Perhaps one does have an obligation to risk death -- or even to die -- trying to save ones children. But his failure on that count wasn't what he was convicted of.

The issue here isn't that we *know* with certainty that Willingham was innocent - the key bits of evidence to figure out exactly what happened are lost now. The issue is that we do know with near-certainty that the evidence used to convict him was inadequate to the task, and that any reasonably fair review of the evidence could not support a finding of guilt beyond a reasonable doubt. And we know that this was known *before* he was executed. And that, it seems to me, is an obvious failure of our justice system, whether or not we can now prove his innocence.

dSquib said...

RE: the "good riddance" comment, I find it quite amazing the ability of people posed with new information or arguments that rebut the foundation of their claims or beliefs, to simply minimise the importance of that foundation in regards the formation of their opinion, and hop onto some other rationale, however weak, i.e. Willingham deserved to be executed for negligence or even being insufficiently brave (about which one should heed Dr.
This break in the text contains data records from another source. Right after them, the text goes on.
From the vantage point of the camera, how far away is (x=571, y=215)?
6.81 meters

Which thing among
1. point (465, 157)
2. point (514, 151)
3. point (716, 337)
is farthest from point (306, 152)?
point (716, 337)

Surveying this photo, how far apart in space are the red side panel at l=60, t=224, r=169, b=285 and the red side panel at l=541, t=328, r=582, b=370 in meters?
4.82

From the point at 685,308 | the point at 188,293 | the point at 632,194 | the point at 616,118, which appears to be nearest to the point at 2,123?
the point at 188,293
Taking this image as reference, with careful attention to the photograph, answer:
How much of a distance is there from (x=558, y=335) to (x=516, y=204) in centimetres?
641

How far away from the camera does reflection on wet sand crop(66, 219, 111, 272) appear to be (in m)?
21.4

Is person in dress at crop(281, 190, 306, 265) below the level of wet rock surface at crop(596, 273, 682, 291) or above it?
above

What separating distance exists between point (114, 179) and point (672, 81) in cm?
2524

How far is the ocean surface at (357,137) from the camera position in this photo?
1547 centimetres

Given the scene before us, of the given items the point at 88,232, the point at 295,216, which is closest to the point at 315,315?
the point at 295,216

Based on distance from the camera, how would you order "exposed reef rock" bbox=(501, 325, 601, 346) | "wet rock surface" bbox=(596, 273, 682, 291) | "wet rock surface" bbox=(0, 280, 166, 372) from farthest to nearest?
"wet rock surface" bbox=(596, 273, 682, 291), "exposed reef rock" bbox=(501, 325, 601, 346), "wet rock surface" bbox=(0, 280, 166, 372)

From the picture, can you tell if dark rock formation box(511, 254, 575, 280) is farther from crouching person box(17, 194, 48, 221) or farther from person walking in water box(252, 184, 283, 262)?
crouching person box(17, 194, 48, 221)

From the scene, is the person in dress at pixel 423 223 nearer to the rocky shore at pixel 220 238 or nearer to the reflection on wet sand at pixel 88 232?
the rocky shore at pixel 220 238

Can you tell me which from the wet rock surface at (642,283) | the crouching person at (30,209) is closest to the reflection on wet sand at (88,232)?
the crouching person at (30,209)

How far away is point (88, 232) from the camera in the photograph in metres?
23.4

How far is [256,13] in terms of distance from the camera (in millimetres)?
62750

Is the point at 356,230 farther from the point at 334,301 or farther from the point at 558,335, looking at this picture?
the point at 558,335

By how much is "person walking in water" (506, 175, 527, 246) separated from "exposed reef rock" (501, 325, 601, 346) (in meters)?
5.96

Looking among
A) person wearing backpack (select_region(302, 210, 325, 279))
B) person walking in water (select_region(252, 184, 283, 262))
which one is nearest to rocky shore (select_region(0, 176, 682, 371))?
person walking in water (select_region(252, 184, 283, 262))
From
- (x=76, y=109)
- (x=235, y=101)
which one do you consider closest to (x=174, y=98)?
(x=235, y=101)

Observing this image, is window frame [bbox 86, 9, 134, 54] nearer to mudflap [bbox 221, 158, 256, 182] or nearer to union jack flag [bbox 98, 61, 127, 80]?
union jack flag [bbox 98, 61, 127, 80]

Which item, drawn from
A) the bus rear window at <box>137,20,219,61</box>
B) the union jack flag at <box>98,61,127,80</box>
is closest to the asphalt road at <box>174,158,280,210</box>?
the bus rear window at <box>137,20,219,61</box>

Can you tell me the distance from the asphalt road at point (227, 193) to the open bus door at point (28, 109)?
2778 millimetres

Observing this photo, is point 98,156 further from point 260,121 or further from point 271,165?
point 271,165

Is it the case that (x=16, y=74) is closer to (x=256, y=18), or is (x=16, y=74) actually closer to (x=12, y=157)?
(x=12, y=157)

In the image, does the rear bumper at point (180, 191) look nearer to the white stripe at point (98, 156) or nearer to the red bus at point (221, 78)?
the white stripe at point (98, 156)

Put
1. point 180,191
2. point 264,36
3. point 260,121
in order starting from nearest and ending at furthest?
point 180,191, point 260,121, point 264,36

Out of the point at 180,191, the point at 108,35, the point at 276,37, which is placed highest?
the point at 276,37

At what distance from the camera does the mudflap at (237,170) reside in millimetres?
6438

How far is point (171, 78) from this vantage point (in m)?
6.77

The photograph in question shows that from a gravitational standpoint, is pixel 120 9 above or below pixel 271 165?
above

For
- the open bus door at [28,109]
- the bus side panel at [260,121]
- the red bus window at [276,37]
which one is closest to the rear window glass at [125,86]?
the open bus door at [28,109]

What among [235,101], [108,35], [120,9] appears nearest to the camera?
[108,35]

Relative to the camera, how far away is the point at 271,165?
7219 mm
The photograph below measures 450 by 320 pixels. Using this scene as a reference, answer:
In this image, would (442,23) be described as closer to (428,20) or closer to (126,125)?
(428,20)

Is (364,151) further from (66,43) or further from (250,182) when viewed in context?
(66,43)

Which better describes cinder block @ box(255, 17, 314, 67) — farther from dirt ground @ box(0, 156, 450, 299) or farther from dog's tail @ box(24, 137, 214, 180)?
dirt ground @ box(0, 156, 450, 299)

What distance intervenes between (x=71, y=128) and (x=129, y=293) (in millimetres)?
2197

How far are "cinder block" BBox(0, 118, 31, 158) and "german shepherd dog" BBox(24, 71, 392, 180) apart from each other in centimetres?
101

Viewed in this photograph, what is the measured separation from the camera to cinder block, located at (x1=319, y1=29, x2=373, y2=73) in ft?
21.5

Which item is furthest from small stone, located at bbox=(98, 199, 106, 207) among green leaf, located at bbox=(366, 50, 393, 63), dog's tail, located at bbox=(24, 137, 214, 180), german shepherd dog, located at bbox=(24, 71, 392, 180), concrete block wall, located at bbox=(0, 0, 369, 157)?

Gerald Hurst's comment featured in the New Yorker piece about people having no conception of what it's actually like to be in a fire).*

I'd recommend this article -- http://www.sciencebasedmedicine.org/?p=1133 -- as a good overview of the phenomena.

* Even so the police chaplain at the scene noted that Willingham DID try to run back to his kids, and had to be wrestled and handcuffed for doing so, giving the chaplain a black eye in the process.